Background: The carotid cave is a virtual space located in the clinoid region. It can be found in up to 77% of patients and be a site of aneurysm formation. The surgery of the paraclinoid aneurysms presents special difficulties due to complicated osseous, dural and neurovascular structures (optic nerve, cavernous sinus, sella turcica) relationships. The authors report two cases of microsurgical clipping of carotid cave aneurysms through Dolenc’s approach associated to the pitfalls of the carotid cave microanatomy focusing on its relationship with Internal Carotid Artery (ICA).

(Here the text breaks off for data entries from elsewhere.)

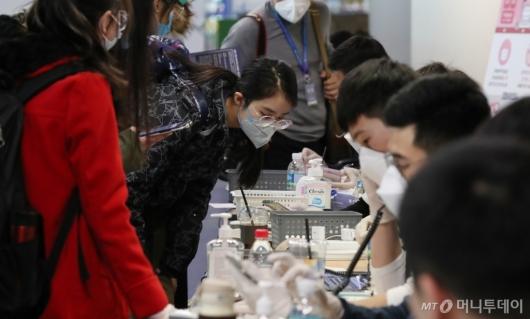 [사진]신원과 연락처 확인 받는 중국 유학생들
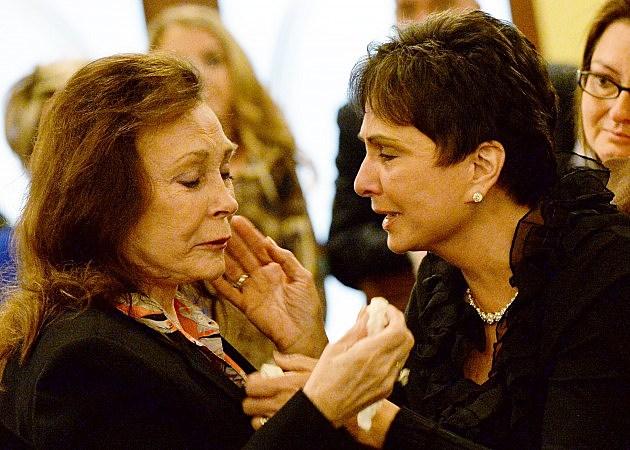 Loretta Lynn and Nancy Jones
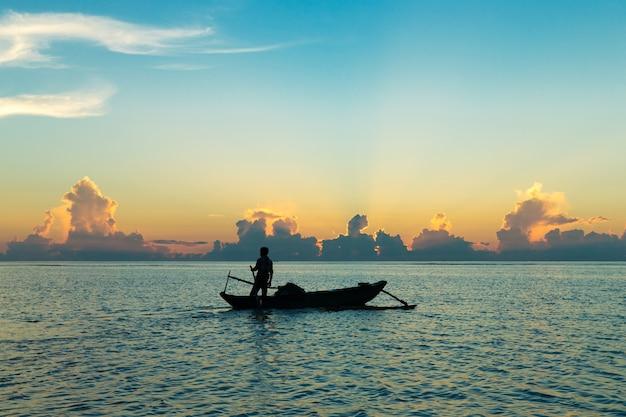Schöner sonnenaufgang über dem tropischen strand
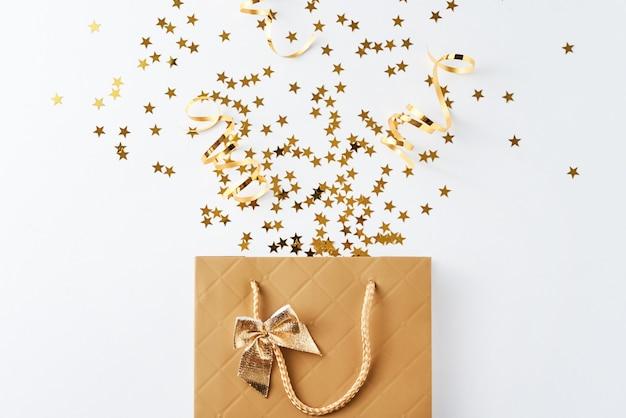 Sac à provisions avec des confettis festifs sur fond blanc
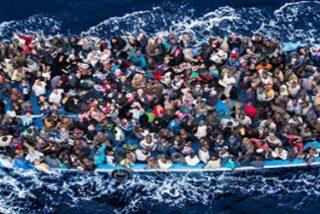 Una española de 23 años rescatada junto a 50 refugiados en una patera a la deriva en Lesbos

Methods: Two cadaveric formalin fixed head was used to show the relevant surgical anatomy of the surrounding area of the clinoid segment of the ICA. The microsurgical anatomy of the region and the surgical technique for approaching carotid cave aneurysm were reviewed. Two illustrative cases are presented to reinforce the surgical technique described.

Results: Based in the anatomical study, the authors performed the extradural clinoidectomy in all cases, aiming to discuss the choice between the extradural and intradural technique. Extradural drilling diminishes surgical time and avoids contamination of the subarachnoid space with bone dust. The anatomical study of extradural approach demonstrates better orientation and extensive unroofing of the optic canal and, consequently, absence of visual impairment.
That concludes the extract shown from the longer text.